What to produce:
One range is to be output from the listing below, exactly as written: the line with "New Zealand, site PS1_CAM6314, 2022-08-21" to the line with "South Africa, site E02, 3-frame burst.", both kept.
━━━━━━
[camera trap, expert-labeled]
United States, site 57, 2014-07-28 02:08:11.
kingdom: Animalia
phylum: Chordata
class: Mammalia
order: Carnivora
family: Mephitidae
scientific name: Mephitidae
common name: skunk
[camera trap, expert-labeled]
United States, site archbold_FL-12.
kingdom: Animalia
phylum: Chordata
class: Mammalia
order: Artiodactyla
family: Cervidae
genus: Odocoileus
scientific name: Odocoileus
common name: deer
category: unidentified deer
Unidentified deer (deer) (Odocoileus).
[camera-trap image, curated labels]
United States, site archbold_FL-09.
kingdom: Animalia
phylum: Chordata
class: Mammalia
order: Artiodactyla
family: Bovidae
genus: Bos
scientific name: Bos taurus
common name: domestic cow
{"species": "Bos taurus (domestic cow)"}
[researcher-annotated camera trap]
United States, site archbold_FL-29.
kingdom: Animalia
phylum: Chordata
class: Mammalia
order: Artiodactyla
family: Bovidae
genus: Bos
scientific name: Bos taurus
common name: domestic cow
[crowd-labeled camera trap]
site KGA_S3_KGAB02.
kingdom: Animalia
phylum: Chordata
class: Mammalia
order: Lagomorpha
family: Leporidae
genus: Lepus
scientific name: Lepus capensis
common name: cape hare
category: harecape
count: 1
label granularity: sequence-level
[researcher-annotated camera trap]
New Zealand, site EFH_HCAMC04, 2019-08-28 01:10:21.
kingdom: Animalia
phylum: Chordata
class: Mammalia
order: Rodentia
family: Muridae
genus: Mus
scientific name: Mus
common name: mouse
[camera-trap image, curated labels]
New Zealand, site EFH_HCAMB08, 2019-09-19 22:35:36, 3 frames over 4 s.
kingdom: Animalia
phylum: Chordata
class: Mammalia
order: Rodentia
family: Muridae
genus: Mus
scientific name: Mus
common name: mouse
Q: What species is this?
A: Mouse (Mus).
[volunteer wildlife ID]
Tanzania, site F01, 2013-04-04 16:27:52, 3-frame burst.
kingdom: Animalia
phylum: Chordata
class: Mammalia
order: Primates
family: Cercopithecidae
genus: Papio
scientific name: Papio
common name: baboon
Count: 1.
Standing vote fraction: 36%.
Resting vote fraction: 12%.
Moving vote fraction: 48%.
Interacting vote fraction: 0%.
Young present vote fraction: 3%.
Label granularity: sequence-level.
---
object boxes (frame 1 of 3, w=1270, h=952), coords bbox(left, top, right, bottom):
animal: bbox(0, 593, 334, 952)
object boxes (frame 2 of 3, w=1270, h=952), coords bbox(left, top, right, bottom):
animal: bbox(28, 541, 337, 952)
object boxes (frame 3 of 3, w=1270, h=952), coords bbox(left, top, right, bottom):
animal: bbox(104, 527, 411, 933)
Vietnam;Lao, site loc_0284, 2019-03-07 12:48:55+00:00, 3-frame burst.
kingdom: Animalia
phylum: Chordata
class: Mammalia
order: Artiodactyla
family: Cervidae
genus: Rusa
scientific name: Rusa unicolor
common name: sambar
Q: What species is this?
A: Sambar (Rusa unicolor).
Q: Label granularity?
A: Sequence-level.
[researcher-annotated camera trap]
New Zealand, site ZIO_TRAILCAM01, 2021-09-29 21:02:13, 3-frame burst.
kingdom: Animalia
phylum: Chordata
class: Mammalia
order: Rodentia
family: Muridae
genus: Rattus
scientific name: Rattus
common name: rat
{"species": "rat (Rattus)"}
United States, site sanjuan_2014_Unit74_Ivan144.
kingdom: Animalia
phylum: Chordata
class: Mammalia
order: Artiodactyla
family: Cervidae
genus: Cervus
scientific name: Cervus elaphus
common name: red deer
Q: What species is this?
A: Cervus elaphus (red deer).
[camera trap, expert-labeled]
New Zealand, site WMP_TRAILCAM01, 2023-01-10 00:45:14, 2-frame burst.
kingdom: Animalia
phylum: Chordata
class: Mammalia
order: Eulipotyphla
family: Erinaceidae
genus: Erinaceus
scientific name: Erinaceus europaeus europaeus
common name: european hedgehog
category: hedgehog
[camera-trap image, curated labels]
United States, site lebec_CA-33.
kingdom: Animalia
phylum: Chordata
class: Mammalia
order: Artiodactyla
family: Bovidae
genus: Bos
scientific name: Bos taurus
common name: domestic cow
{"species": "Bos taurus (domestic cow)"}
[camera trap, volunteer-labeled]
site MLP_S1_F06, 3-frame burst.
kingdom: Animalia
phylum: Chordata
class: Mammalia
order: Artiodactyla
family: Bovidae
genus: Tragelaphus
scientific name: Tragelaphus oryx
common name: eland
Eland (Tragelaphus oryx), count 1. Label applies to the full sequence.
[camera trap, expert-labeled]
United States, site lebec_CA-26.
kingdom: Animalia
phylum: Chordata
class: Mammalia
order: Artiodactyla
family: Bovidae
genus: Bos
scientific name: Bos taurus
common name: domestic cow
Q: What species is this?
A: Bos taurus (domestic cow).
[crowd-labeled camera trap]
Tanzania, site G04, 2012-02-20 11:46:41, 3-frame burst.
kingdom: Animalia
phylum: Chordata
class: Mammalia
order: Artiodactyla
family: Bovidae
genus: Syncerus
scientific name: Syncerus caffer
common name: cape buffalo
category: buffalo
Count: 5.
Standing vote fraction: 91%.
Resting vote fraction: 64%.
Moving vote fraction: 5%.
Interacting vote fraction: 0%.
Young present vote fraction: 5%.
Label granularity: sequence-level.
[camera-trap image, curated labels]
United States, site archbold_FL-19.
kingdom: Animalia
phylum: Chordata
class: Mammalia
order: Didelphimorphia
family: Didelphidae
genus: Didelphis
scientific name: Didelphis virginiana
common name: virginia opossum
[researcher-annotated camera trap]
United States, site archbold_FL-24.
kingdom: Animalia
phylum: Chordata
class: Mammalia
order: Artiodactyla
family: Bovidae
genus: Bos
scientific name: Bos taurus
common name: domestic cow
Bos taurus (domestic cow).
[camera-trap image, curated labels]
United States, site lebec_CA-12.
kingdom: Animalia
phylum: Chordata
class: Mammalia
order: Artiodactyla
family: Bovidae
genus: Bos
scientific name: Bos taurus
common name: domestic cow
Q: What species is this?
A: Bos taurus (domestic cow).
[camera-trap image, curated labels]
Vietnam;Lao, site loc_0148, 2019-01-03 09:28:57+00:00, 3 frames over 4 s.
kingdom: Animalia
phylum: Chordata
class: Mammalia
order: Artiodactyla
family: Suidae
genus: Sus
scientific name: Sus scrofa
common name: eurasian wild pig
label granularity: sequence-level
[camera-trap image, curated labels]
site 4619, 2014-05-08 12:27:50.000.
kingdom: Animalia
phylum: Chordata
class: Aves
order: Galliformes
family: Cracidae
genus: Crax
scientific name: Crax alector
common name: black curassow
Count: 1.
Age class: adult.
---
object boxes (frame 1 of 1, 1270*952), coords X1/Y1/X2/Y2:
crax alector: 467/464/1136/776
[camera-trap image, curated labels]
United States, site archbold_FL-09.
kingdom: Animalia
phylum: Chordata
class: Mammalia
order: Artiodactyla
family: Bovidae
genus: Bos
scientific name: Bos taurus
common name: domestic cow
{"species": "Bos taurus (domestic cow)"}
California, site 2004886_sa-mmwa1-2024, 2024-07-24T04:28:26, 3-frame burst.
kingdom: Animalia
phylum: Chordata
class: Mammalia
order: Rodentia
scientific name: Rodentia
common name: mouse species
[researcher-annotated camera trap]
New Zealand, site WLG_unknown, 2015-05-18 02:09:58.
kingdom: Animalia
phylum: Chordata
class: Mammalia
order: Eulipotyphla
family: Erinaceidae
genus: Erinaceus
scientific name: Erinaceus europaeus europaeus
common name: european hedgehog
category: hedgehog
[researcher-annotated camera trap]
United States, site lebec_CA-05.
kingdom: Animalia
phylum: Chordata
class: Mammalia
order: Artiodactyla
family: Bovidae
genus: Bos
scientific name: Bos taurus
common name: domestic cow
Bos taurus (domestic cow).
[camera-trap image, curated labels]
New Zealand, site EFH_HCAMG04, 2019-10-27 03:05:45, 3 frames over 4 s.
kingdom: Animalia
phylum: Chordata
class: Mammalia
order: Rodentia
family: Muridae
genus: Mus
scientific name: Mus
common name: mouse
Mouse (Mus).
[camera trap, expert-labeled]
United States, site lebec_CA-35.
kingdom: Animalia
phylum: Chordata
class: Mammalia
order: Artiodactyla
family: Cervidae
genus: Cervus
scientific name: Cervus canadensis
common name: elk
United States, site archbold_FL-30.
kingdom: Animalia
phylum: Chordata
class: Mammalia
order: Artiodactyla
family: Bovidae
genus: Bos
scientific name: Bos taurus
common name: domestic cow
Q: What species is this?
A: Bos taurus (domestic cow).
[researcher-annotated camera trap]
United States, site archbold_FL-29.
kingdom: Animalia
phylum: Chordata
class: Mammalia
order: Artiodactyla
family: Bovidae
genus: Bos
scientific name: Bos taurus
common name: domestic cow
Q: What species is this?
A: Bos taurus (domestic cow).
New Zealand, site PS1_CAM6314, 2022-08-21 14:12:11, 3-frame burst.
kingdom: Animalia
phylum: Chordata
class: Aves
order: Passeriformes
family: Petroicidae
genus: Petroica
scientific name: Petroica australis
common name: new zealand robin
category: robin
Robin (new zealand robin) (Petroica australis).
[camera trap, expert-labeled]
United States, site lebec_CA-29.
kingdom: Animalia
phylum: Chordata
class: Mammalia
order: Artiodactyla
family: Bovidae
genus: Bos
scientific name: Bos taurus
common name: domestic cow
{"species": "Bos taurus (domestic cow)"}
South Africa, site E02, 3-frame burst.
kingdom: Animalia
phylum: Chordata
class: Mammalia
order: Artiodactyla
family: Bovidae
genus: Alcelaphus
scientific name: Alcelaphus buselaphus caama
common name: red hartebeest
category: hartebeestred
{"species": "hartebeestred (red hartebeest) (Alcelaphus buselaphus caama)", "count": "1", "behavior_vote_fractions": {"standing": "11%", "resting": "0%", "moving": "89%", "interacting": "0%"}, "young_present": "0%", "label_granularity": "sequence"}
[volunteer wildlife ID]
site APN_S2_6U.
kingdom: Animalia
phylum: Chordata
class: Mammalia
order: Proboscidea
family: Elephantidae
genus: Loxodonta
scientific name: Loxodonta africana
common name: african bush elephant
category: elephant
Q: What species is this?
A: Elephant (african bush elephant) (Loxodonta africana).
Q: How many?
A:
━━━━━━
Answer for the task:
New Zealand, site PS1_CAM6314, 2022-08-21 14:12:11, 3-frame burst.
kingdom: Animalia
phylum: Chordata
class: Aves
order: Passeriformes
family: Petroicidae
genus: Petroica
scientific name: Petroica australis
common name: new zealand robin
category: robin
Robin (new zealand robin) (Petroica australis).
[camera trap, expert-labeled]
United States, site lebec_CA-29.
kingdom: Animalia
phylum: Chordata
class: Mammalia
order: Artiodactyla
family: Bovidae
genus: Bos
scientific name: Bos taurus
common name: domestic cow
{"species": "Bos taurus (domestic cow)"}
South Africa, site E02, 3-frame burst.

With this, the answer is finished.